Body weight (A), adiposity index (B), and serum levels of leptin (C), insulin (D), triglycerides (E) and glucose (F) exhibited by 105-day-old control and obese male rats. Animals were made obese by exposure to a FcHFHS diet from weaning. Data represent the mean ± SEM from a total number of 8 animals per experimental group. *P < .05; **P < .01; ***P < .001 as determined by Student’s t-test.

Figure 3.

Brain expression levels of mRNAs encoding for genes involved in inflammatory responses. Male rats were fed standard chow or rendered obese by exposure to a fcHFHS diet. Variations in gene expression were calculated by the 2-∆∆CT method using the expression of control animals as a calibrator. Data represent the mean ± SEM from a total number of 8 animals per experimental group. * P < .05; ** P < .01 (Student’s t-test).

Figure 4.

Evaluation of the impact of obesity on the different components of the memory process. The learning capacity of 105-day-old male rats, was tested using a combination of the novel object recognition and novel object location tests. Bars represent the capacity of the animals to encode (2 hours), consolidate (24 hours), and retrieve (7 days), new information. Learning tests were performed at the beginning of the dark phase of the animal’s dark-light cycle. Data represent the mean ±SEM of the data from a total number of 9 to 12 animals per experimental group. *P < .05 as determined by Student’s t-test.

Figure 5.

Concentration of several metabolites derived from the metabolism of tryptophan through the kynurenine pathway in the hippocampus (A), brain stem (B) and frontal cortex (C) of 105-day-old control (white bars), and obese (grey bars), male rats. The concentration of the different metabolites was determined by liquid chromatography–tandem mass spectrometry using brain samples from 7 to 8 animals per group. Data are expressed in percentage of values in adult animals fed a standard diet. Absolute values in pmol/g of tissue of xanthurenic (XA) and quinolinic (QA) acids as well as of kynurenine (KYN) and NAD+, for control animals in the different brain regions are indicated in the corresponding white bars. *P < .05; **P < .01, ***P < .001 as determined by Student’s t-test.

Figure 6.

Expression levels of mRNAs encoding for key enzymes of tryptophan metabolism through the kynurenine pathway in the brain of control and obese 105-day-old male rats. The expression of TPH2, IDO1, KMO, and KAT, was determined by real-time quantitative PCR. Variations in gene expression were calculated by the 2-∆∆CT method using the expression of control animals as a calibrator. Data represent the mean ±SEM from a total of 8 animals per experimental group. White bars, control group; Grey bars, obese group. *P < .05. **P < .01. ***P < .001 (Student’s t-test).

Figure 7.

Concentration of quinolinic acid in serum (A) and gene expression levels of IDO2 (B), TDO2 (C) and HAAO (D) mRNAs in liver of control and obese 105-day-old rats.
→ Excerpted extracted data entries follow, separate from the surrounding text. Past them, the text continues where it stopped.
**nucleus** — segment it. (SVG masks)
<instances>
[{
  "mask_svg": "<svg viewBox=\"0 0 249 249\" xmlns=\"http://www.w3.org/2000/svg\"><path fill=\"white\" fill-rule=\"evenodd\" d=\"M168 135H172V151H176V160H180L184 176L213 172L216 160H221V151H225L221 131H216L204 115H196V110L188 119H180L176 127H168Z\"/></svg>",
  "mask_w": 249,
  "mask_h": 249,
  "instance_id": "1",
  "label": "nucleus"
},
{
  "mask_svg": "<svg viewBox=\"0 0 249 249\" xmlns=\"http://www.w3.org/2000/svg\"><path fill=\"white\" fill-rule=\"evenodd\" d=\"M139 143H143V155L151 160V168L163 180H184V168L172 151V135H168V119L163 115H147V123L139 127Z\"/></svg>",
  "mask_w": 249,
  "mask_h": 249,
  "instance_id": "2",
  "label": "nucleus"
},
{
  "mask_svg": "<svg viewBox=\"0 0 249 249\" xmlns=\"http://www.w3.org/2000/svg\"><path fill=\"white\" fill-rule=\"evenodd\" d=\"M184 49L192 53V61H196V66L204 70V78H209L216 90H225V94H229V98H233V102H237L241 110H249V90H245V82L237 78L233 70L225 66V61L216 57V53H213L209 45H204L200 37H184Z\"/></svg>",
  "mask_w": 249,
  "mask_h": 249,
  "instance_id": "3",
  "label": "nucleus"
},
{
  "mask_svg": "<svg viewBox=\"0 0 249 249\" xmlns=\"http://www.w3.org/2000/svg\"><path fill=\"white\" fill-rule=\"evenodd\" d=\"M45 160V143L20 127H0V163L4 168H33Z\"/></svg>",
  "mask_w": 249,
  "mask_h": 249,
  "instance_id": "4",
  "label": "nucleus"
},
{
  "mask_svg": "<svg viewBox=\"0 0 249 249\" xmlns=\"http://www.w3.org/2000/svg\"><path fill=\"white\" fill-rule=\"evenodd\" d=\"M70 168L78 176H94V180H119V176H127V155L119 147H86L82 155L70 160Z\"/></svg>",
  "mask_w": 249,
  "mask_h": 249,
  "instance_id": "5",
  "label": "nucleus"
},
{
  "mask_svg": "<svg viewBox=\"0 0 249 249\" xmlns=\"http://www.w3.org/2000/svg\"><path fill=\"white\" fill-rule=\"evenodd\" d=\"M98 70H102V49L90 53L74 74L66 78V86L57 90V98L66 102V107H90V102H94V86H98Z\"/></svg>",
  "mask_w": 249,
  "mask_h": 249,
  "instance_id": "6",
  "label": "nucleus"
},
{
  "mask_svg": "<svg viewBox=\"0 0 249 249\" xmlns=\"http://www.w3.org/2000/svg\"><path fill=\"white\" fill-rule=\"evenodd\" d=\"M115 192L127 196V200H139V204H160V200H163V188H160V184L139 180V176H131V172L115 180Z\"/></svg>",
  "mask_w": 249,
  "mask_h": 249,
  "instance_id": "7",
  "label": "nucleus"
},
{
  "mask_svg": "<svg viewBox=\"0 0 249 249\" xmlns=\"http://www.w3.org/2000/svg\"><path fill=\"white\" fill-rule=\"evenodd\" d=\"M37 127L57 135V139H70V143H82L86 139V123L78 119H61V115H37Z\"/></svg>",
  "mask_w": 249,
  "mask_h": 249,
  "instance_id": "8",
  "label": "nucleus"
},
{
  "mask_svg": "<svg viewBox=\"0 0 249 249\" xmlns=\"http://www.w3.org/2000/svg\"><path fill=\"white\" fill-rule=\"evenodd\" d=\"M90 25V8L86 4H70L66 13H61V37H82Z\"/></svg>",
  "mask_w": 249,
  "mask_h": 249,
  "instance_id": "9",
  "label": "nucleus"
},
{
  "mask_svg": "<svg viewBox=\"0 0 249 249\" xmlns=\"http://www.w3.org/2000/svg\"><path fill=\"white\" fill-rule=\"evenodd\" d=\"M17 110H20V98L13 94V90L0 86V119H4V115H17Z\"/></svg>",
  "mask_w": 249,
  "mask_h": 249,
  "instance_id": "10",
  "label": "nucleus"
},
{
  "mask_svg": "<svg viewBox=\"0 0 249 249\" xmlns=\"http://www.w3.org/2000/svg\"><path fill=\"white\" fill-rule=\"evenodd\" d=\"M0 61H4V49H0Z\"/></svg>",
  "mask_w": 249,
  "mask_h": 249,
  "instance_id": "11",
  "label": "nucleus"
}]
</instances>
The concentration of QA was determined by liquid chromatography–tandem mass spectrometry whereas the expression of IDO2, TDO2, and HAAO mRNAs was determined by real-time quantitative PCR. Variations in gene expression were calculated by the 2-∆∆CT method using the expression of control animals as a calibrator. Data correspond to the mean ± SEM from a total number of 7 to 8 animals per experimental group *P < .05. **P < .01 (Student’s t-test).